Excerpted text:
· · · · ·

Accounting information plays two important roles in market-based economies. First, it allows capital providers (shareholders and creditors) to evaluate the return potential of investment opportunities (the ex-ante or valuation role of accounting information). Second, accounting information allows capital providers to monitor the use of their capital once committed (the ex-post or stewardship role of accounting information).

Thus, the demand for accounting information by outsiders arises for two reasons. First, ex-ante, firms’ managers typically have more information about the expected profitability of firms’ current and future investments than outsiders. This information asymmetry makes it difficult for outside capital providers to assess the profitability of the firm’s investment opportunities. This problem is exacerbated because insiders (both managers and owner-managers) have incentives to exaggerate their firms’ projected profitability. In turn, if capital providers cannot assess firms’ profitability, they will under-price firms with high profitability and over-price firms with low profitability, potentially leading to market failure. This “lemons problem” (Akerlof, 1970) and the resulting incentives to disclose additional information have long been recognized in the literature.

Second, the ex-post demand for accounting information arises from a separation of ownership and control (a characteristic of modern economies), which results in capital providers not having full decision-making rights. To solve the ensuing agency problems, both implicit and explicit contracts often use accounting information such as the use of resources, decisions taken, and generated return on investments. Investors value such information ex-post and require a lower rate of return ex-ante when they can rely on such information. However, as we will discuss, the ex-ante and ex-post demands for accounting information may not always result in the information being voluntarily supplied.

· · · · ·

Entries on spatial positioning
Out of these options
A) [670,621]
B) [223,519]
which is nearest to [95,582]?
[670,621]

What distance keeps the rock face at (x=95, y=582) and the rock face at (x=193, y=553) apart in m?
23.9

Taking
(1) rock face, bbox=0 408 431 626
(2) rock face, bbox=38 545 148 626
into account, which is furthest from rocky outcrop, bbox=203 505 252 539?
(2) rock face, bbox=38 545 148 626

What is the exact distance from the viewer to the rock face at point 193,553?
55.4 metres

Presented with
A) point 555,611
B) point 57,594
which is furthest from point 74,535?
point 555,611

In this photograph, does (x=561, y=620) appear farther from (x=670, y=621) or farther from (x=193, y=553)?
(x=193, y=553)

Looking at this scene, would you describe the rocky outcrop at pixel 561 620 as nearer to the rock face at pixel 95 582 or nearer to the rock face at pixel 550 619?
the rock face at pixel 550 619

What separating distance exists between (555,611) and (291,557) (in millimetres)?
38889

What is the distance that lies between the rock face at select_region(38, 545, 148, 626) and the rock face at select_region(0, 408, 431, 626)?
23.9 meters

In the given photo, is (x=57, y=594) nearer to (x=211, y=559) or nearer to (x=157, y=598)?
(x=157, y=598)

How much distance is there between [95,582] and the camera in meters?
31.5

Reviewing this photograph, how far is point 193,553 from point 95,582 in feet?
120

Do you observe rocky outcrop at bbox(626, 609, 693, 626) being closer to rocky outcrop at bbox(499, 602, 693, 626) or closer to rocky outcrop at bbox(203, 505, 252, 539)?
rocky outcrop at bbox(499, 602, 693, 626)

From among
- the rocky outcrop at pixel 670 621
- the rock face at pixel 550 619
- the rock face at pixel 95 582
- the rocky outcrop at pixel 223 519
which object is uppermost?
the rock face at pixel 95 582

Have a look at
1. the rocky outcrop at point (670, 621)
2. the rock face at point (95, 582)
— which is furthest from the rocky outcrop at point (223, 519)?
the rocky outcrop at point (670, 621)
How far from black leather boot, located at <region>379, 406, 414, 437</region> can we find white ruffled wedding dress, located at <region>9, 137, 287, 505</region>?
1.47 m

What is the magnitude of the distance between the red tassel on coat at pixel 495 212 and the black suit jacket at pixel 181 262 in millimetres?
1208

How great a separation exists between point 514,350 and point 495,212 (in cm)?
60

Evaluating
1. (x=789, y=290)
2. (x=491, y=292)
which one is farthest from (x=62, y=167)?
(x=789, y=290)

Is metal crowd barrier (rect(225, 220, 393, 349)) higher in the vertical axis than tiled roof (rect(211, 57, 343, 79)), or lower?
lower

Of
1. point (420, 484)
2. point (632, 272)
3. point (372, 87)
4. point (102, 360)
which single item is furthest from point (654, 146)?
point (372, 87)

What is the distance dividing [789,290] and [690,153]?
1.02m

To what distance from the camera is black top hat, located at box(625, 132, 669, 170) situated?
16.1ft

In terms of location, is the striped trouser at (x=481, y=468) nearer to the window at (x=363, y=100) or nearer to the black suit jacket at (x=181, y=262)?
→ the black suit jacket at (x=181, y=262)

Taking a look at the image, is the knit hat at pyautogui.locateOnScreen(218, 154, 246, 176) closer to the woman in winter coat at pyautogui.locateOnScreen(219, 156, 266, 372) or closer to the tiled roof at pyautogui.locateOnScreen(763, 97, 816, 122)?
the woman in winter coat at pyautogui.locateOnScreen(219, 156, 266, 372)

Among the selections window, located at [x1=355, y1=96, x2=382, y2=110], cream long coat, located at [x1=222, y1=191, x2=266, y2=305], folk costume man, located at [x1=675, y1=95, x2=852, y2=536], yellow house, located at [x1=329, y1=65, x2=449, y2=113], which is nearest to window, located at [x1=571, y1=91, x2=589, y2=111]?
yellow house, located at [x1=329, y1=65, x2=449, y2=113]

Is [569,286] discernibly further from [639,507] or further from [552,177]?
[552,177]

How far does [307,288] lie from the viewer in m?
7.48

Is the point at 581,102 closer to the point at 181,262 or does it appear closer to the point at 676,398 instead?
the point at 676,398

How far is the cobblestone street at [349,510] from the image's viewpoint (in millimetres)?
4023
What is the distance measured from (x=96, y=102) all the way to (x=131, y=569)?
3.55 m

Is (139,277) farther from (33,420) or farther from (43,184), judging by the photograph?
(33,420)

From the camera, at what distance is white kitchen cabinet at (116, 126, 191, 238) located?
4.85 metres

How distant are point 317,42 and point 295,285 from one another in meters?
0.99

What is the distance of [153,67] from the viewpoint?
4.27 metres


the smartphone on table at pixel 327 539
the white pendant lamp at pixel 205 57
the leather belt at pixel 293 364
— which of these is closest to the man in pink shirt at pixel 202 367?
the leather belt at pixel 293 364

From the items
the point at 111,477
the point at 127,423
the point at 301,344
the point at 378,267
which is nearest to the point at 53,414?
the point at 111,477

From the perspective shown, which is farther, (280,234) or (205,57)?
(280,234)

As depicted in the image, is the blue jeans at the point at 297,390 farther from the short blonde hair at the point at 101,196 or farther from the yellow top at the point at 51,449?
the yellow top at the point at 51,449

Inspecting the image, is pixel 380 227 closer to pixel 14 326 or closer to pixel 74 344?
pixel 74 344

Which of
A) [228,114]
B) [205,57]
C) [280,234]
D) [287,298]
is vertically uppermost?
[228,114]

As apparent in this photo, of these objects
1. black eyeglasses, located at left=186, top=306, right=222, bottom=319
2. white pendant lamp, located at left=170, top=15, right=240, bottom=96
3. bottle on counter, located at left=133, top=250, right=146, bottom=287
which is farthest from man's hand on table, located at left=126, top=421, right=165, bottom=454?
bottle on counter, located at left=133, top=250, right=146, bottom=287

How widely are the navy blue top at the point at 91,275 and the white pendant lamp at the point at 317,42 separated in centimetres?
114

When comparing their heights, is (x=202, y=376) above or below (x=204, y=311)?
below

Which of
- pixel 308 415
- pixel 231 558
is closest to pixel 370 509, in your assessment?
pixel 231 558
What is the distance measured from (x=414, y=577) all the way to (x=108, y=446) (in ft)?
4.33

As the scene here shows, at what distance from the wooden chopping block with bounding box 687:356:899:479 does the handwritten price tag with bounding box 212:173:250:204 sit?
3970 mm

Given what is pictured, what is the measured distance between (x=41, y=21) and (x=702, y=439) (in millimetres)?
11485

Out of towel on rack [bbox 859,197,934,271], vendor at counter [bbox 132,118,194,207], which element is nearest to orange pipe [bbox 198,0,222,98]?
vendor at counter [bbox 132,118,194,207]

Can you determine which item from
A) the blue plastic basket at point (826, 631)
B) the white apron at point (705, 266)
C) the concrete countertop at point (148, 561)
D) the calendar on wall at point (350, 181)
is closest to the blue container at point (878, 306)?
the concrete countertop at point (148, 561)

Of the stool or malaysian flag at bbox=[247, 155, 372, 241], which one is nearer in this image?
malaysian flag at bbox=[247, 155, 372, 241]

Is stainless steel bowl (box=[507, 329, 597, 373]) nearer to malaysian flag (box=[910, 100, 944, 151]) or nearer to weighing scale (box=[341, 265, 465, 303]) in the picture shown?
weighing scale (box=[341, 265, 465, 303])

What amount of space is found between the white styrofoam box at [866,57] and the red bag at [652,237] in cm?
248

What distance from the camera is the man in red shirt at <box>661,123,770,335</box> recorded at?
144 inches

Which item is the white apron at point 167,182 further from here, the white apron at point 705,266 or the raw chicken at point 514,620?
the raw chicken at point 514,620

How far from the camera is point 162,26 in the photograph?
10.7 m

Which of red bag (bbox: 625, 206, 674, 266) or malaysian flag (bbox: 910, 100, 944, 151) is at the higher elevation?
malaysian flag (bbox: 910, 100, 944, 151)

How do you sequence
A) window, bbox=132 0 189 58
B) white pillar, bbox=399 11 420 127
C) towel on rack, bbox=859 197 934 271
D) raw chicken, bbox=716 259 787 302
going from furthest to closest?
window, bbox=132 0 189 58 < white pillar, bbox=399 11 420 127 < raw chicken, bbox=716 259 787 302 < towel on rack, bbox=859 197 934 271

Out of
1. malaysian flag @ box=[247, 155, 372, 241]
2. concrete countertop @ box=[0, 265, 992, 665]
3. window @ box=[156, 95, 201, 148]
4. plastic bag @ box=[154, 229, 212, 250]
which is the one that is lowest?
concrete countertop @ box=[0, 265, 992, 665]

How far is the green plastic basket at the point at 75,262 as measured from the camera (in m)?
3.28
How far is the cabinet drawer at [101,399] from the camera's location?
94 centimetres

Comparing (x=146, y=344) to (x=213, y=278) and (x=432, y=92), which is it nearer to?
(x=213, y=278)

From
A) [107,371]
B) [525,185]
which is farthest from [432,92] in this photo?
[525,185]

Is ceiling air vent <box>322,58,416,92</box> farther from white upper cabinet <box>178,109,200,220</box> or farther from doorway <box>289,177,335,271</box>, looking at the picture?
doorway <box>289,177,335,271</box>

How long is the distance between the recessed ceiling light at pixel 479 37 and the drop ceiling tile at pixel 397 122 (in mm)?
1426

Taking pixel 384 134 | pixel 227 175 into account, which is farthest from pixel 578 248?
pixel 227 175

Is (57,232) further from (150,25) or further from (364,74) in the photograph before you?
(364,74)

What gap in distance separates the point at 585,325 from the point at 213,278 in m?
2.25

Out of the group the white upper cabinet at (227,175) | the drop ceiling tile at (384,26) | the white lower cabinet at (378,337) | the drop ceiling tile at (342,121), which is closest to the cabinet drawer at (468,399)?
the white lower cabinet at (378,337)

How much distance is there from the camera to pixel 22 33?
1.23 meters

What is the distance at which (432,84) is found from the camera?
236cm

· · · · ·

Exercise requirements:
Answer these questions about the text on accounting information:
1. Which two groups does the text list as capital providers?
2. What do insiders have incentives to exaggerate?
3. What does the ex-post demand for accounting information arise from?

Result below:
1. Shareholders and creditors.
2. Their firms' projected profitability.
3. A separation of ownership and control.